The difference between cherry blossoms and saucer magnolias
Each tourists flood Washington, D.C., for the Cherry Blossom Festival. Many of them find there way to the Enid A. Haupt Garden where they ooh and ahh over the cherry trees in bloom there each spring. Except no.
They’re both pink and bloom beautifully in Washington, D.C., in the spring. But don’t mistake saucer magnolias (Magnolia x soulangeana) for cherry trees.
The Smithsonian’s saucer magnolias are part of Smithsonian Gardens’ Tree Collection, which contains 1,800 accessioned specimens (including a dozen other varieties of magnolias) throughout the museum grounds and gardens surrounding the National Mall. In the Enid A. Haupt Garden behind the Smithsonian Castle, two rows of saucer magnolias surround a carefully manicured garden called the parterre—French for “on the ground.”
Most of the cherry trees planted around the city’s Tidal Basin are Yoshino cherry (Prunus x yedoensis), which have white-to-pink flowers that appear in clusters of three-to-six blossoms.
Saucer magnolias have cup-shaped flowers, with nine petals each, that are around 6 inches across. Their blooms are pinkish purple on the outside and white on the inside. Most trees are multi-stemmed, with more than one main trunk.
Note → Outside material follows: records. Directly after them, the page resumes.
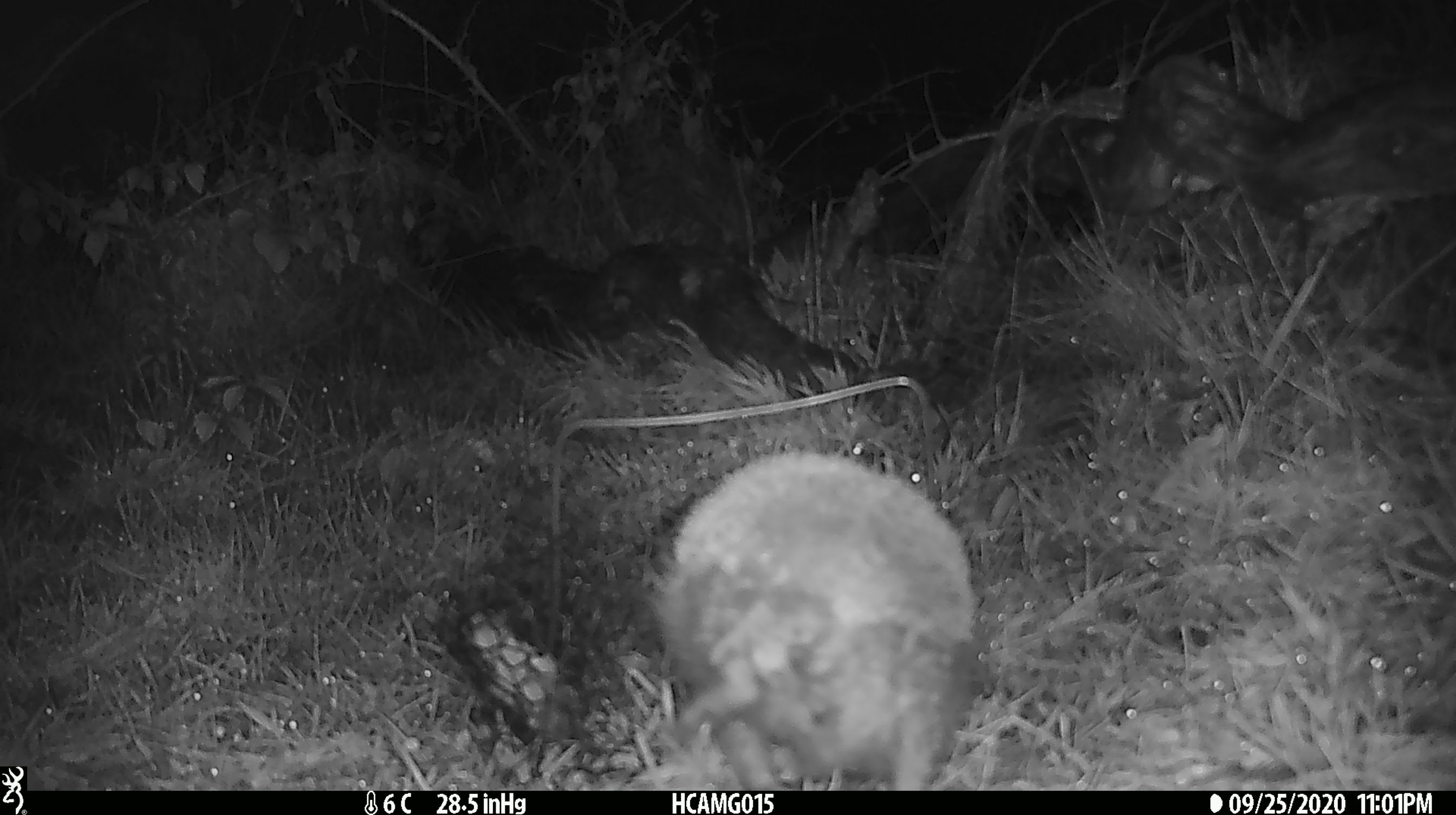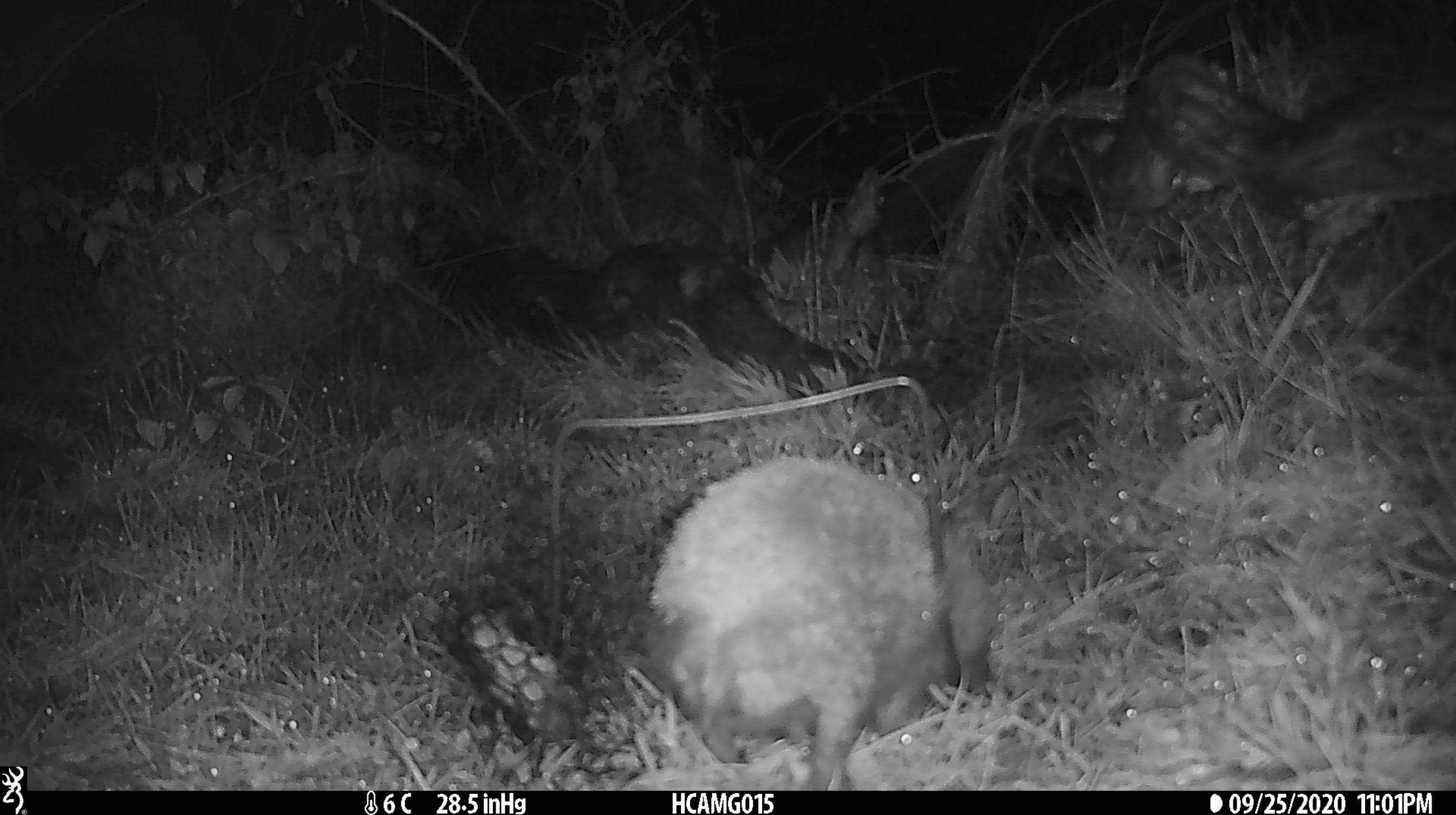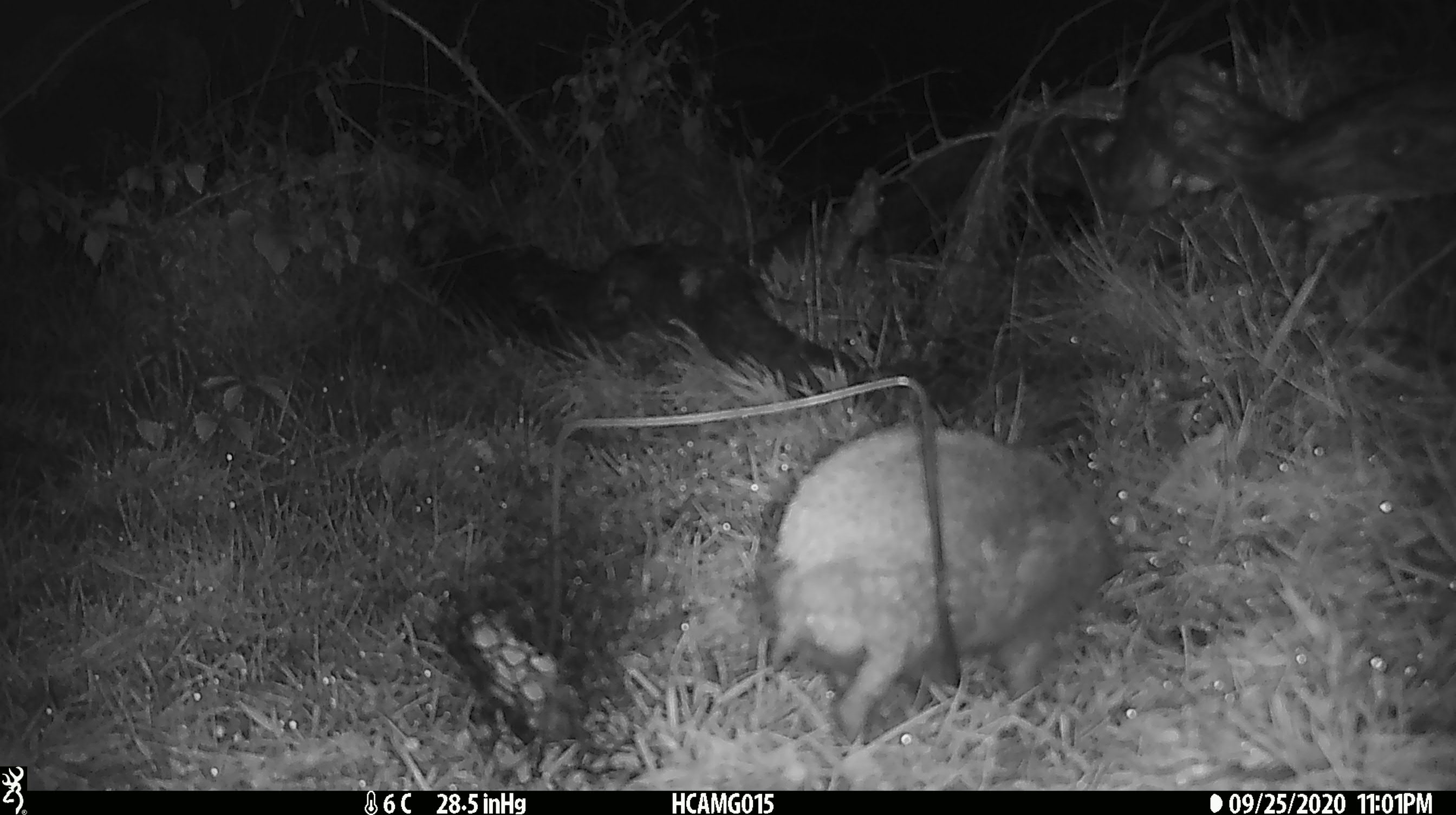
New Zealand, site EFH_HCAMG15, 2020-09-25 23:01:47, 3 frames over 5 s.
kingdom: Animalia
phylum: Chordata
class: Mammalia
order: Eulipotyphla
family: Erinaceidae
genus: Erinaceus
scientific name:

Cherry trees and saucer magnolias are considered precocious bloomers, meaning they flower before their leaves emerge. Saucer magnolia flowers tend to fully bloom in mid-to-late March, depending on temperatures, usually two or three weeks earlier than cherry blossoms saturate the scene. This magnolia can also have another sporadic bloom in the fall, though these flowers are typically less vibrant.